Node.js とは C10K 問題(大規模サービスに大量ユーザのアクセスが発生して詰まってしまう問題)を解決するために考案された、非同期 I/O が特色のなどという説明があったりもしますが、一旦ここでその辺の話は置いておいて、雑に JavaScript がコマンドラインから動くもの+その周辺環境という認識で良いです(実際最近のフロントエンド開発ではそういった側面が強く出ている)。なので、みなさんが書いている js ファイルもブラウザ固有の機能となっている部分を除けば、例えば四則演算だけで構成された js ファイルなどは Node.js で実行できます。
Node.js 環境のセットアップ
(この節は macOS でのセットアップについてのみ書いています、他の OS でのセットアップについては Pull Request Welcome です)
Homebrew で直接インストールもできますが、 Node.js は頻繁にリリースがあるので Node.js の各バージョンをインストールしたり切り替えたりできるツールがある方がよいと思います。以下のどちらかを使うと良いでしょう。
- nodenv/nodenv: Manage multiple NodeJS versions. + nodenv/node-build: Install NodeJS versions Homebrew にあります。
- nvm-sh/nvm: Node Version Manager - Simple bash script to manage multiple active node.js versions Homebrew にあります。
(私見です: nodenv + node-build の方が rbenv + ruby-build と同じようなコマンドになっているので使いやすいと思います)

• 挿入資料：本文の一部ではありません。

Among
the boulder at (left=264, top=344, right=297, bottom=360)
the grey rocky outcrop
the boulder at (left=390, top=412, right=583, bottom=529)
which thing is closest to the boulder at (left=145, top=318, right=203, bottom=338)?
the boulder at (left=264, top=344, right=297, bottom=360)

2021年6月現在では Node.js 14 を指定すると良いでしょう。nodenv であれば sample_app
ディレクトリ直下で nodenv local 14.17.0
のようなコマンドを実行しましょう。
// hello_nodejs.js
const foo = 1;
const bar = 2;
const baz = foo + bar;
console.log(baz);
( tips: Node.js は let
const
や arrow function をネイティブでサポートしているので、それらを優先的に使いましょう。)
$ node hello_nodejs.js
node
コマンドに引数として js ファイルを渡すと実行され、計算結果が出力されることが確認できたでしょうか。それでは、 CommonJS による別ファイルの読み込みを試してみましょう。
// required.js
module.exports = () => {
console.log('require OK!');
}
// requiring.js
const requiredFunction = require('./required');
requiredFunction();
注意すべき点は required.js
と requiring.js
を同じディレクトリに置いておくことです。 node requiring.js
を実行すると require OK! が出力されますでしょうか。この module.exports =
と require()
が CommonJS の仕組みです。この仕組みを使うと、公開されているライブラリをインストールして使うことができます。 Day.js という日付時間を便利に扱えるライブラリが公開されているので、これをインストールして使ってみましょう。
$ yarn add dayjs
// hello_dayjs.js
const dayjs = require('dayjs');
console.log(dayjs().format());
実行すると現在時刻が人間にも読めるように表示されると思います。
練習問題
Array
で使えるメソッド をヒントにしながら、下のemployees
配列を性別でグループ分けして表示してください。- Node.js の各種 API も CommonJS として使うことができるようになっています。練習問題 1 のグループ分けの結果を JSON としてファイルに出力するコードを書いてください。
const employees = [
{ name: 'Taro', gender: 'male' },
{ name: 'Hanako', gender: 'female' },
{ name: 'Jiro', gender: 'male' }
];
ES Modules
ES Modules も基本的な仕組みはファイルの require
と同じ仕組みになっていて、 module.exports =
で公開していたものが export
という予約語になります。ただし、 CommonJS と違う点は default export というものが存在し、少し入り組んだ公開ができるようになっているということです。
// exporting.js
// default export
export default function foo() {
console.log('foo');
}
// named export
export function bar() {
console.log('bar');
}
// importing.js
import foo, { bar } from './exporting';
foo();
bar();
このコードは IE を除けば一定のバージョン以上のブラウザからは実行できますが、それ以外のブラウザからは実行できません。つまり、ブラウザでこれを実行するためには何らかの実行可能な形に変換しなければなりません。これを実行可能な形に変換するには、ざっくりというと以下の工程が必要になります。
- 各ファイルを一つのファイルに結合する。
export
したいファイルの中身を function としてラップし、export
するもの以外は外部からアクセスできないようにする。export
した内容を一時的に保管し、import
されたらアクセスできるようにする領域を設ける。export
import
コードを置き換え、それぞれ指定したものにアクセスできるようにする。
これらを機械的に行ってブラウザで実行できる一つの巨大なファイルを生成する(トランスパイリング+バンドリング)ことを行ってくれるのが、(名前は聞いたことあるかもしれません) webpack です。そして webpack 自体は JavaScript 製のツールですが、これを Rails で扱えるようにしたのが webpacker
gem です。これを使うと Rails でのフロントエンド開発に必要なものがワンアクションでインストールできますが、 webpack は上記の工程以外にも機能を持たせることができる、かつ設定が複雑、その上 webpacker
gem でその複雑性が隠蔽されてしまうという問題があるので、ここでは webpacker
gem を引き剥がして webpack を直接触るようにしつつ Rails と協調して開発していこうと思います。